#### SHORT TASK
Can you pull each line from the material below and reproduce it word for word, leaving nothing out?

#### AVAILABLE DATA

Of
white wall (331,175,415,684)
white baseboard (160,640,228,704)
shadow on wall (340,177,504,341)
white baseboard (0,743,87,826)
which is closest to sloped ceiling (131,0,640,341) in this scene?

#### OUTPUT BELOW
Of
white wall (331,175,415,684)
white baseboard (160,640,228,704)
shadow on wall (340,177,504,341)
white baseboard (0,743,87,826)
which is closest to sloped ceiling (131,0,640,341) in this scene?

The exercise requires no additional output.